Present every line of the entries below as a Markdown table with the columns Row and Line, skipping blank lines and leaving the pictures out.

* * * * *

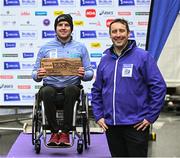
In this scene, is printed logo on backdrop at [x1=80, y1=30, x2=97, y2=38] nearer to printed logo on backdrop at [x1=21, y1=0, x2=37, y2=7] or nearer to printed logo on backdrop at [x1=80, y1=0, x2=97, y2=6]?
printed logo on backdrop at [x1=80, y1=0, x2=97, y2=6]

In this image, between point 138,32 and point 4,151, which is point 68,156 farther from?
point 138,32

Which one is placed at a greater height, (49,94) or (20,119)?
(49,94)

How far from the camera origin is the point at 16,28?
554cm

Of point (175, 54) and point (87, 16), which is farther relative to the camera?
point (175, 54)

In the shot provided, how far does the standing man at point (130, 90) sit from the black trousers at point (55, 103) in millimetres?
1088

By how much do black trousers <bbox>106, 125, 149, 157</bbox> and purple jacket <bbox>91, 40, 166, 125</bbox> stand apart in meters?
0.08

* * * * *

Task output:
| Row | Line |
|---|---|
| 1 | In this scene, is printed logo on backdrop at [x1=80, y1=30, x2=97, y2=38] nearer to printed logo on backdrop at [x1=21, y1=0, x2=37, y2=7] or nearer to printed logo on backdrop at [x1=80, y1=0, x2=97, y2=6]? |
| 2 | printed logo on backdrop at [x1=80, y1=0, x2=97, y2=6] |
| 3 | In this image, between point 138,32 and point 4,151, which is point 68,156 farther from? |
| 4 | point 138,32 |
| 5 | Which one is placed at a greater height, (49,94) or (20,119)? |
| 6 | (49,94) |
| 7 | How far from the camera origin is the point at 16,28? |
| 8 | 554cm |
| 9 | Of point (175, 54) and point (87, 16), which is farther relative to the camera? |
| 10 | point (175, 54) |
| 11 | In the shot provided, how far does the standing man at point (130, 90) sit from the black trousers at point (55, 103) in millimetres? |
| 12 | 1088 |
| 13 | By how much do black trousers <bbox>106, 125, 149, 157</bbox> and purple jacket <bbox>91, 40, 166, 125</bbox> stand apart in meters? |
| 14 | 0.08 |